Cambodia Tours
Cambodia has a land area of 181,035 square kilometers in the southwestern part of the Indochina peninsula, about 20 percent of which is used for agriculture. It lies completely within the tropics with its southern most points slightly more than 10° above the Equator. The country capital city is Phnom Penh. International borders are shared with Thailand and the Lao People's Democratic Republic on the West and the North, and the Social Republic of Viet Nam on the East and the Southeast.
The country is bounded on the Southeast by the Gulf of Thailand. In comparison with neighbors, Cambodia is a geographical contact country administratively composed of 20 provinces, three of which have relatively short maritime boundaries, 2 municipalities, 172 districts, and 1,547 communes. The country has a coastline of 435 km and extensive mangrove stands, some of which are relatively undisturbed.

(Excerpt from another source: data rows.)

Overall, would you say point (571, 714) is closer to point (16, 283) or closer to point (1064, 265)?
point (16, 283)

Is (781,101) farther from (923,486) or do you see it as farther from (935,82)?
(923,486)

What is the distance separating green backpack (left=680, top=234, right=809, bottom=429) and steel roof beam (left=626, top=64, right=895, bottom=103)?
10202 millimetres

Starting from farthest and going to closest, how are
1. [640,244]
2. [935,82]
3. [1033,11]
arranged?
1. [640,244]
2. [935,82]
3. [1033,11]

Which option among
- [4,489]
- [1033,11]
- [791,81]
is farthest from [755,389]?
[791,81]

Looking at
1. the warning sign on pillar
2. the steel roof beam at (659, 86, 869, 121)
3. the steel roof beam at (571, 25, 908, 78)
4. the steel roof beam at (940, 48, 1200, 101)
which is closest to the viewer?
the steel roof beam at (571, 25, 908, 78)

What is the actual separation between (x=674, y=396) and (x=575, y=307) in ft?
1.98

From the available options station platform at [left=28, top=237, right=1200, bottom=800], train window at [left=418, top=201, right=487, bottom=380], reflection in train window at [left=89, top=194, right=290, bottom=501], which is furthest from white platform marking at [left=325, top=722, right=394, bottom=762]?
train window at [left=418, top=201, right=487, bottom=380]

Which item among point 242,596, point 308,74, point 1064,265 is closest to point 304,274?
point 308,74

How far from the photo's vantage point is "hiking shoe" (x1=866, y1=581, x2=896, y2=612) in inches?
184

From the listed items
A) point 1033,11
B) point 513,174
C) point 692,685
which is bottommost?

The population of Cambodia today is about 10 million. About 90-95 percent of the people are Khmer ethnic. The remaining 5-10 percent include Chinese-Khmers, Khmer Islam or Chams, ethnic hill-tribe people, known as the Khmer Loeu, and Vietnamese. About 10 percent of the population lives in Phnom Penh, the capital, making Cambodia largely a country of rural dwellers, farmers and artisans.
The divergent facets of the Kingdom provoke both the serious and casual traveler, generally charmed and sometimes bewildered by its mysteries. Not only Angkor Wat, Bayon, Taprohm, Sandstone of ancient holy places, the giant roots of ancient trees, the graceful shapes of Apsaras and some temples buried in the jungle, hill tribes settled in the remote areas, colorful pagodas, strings of pristine islands and the century beach, as part of cultural tour that Cambodia is proud of her presentation, but also the splendor of the Khmer civilization and its people who have shown their friendliness everywhere you move in the country.
Every year, the country is transformed in a nature cycle, which is unique to Cambodia. The flow of the mighty Mekong River swells until it forces the Tonle Sap to reverse its course, pushing up stream from the ancient capital. Every year, the reversal of the river is celebrated with the country's most spectacular Water Festival in November.